Cameron auf Abwegen: Mit Europa-Bashing lässt sich kein Staat machen

Zu aktuellen Forderungen des britischen Premierministers David Cameron, die Freizügigkeit in der EU einzuschränken, erklären Dr. Anton Hofreiter, Fraktionsvorsitzender, und Manuel Sarrazin, Sprecher für Europapolitik:

Das Grundprinzip der Freizügigkeit ist das Freiheitsversprechen der EU an seine Bürgerinnen und Bürger. Wer das aufgeben will, zündelt am Fundament der Europäischen Union. Freiheit in der EU gilt nicht nur für Waren, sondern auch für Menschen. Das muss auch David Cameron begreifen. Seine Strategie des Anbiederns an die Europafeinde in Großbritannien ist zum Scheitern verurteilt und stärkt UKIP – das haben die letzten Wahlen im Vereinigten Königreich gezeigt.
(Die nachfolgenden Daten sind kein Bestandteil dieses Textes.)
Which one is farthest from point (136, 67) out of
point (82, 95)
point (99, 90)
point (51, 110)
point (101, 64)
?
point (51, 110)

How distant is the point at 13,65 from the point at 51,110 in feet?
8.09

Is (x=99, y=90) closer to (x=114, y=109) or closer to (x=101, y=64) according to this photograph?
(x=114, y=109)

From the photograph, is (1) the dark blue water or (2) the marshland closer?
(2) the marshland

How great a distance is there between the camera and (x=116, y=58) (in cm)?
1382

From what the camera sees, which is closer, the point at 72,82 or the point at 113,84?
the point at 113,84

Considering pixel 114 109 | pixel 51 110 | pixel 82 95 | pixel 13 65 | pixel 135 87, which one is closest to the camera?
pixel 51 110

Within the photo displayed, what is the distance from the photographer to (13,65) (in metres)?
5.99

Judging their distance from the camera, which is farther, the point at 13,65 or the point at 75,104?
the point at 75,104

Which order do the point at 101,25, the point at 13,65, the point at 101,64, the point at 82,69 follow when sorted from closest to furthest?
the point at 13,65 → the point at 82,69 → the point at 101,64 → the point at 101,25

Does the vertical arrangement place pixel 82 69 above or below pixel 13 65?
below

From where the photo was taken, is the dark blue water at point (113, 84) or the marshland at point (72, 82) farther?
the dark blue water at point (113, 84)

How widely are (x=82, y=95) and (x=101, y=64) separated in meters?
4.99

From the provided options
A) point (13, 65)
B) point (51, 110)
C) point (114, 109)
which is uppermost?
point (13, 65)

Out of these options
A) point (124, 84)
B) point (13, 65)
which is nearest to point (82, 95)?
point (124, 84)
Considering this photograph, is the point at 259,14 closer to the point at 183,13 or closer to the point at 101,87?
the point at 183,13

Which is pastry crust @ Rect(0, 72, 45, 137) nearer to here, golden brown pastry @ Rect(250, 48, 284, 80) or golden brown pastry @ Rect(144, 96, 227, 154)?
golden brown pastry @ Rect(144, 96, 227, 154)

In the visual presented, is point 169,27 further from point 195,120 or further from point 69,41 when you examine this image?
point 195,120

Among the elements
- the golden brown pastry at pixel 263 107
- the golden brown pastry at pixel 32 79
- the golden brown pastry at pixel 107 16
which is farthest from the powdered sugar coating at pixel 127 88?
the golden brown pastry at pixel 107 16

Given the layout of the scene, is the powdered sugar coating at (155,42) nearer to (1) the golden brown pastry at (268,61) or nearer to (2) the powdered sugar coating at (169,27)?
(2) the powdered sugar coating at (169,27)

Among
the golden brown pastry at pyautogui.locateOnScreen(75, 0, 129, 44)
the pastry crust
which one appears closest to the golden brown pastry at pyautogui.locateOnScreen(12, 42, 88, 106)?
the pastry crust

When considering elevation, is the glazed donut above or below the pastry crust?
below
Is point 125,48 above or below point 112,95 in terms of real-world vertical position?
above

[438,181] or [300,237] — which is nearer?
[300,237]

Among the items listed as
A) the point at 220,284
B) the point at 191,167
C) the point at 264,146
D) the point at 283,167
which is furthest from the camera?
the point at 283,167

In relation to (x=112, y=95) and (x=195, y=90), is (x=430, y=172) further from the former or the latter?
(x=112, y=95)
Die EU-feindliche Debatte in Großbritannien konzentriert sich immer mehr auf die Freizügigkeit. Das ist sachlich falsch und sehr gefährlich. Sollte David Cameron dennoch diesen Stimmungen nachgeben, setzt ihm das Europarecht enge Grenzen.

Wenn die britische Koalition Handlungsbedarf bei der nationalen Ausgestaltung der Freizügigkeit sieht, sollte sie sich um ihre nationale Gesetzgebung kümmern und nicht so tun, als sei die EU das Problem. Camerons Vorschläge werden Großbritannien nicht weiterhelfen, sondern massiv schaden. Ganz aktuell hat eine Studie für Deutschland gezeigt, wie vorteilhaft Zuwanderung ist. Das zeigt auch, welchen ökonomischen Wert das Freizügigkeitsrecht hat.

Als überzeugte Europäer wollen wir, dass Großbritannien in der EU bleibt, werden aber dafür nicht Grundwerte der EU, wie die Freizügigkeit aufzugeben. David Cameron agiert als getriebener vom europafeindlichen Flügel seiner Partei und Teilen der veröffentlichten Meinung in Großbritannien. Will er in Europa ernstgenommen werden, muss er Stärke zeigen und seinen Kurs korrigieren. Er riskiert damit nicht nur ein Zerreißen Europas, sondern früher oder später auch des Vereinigten Königreichs.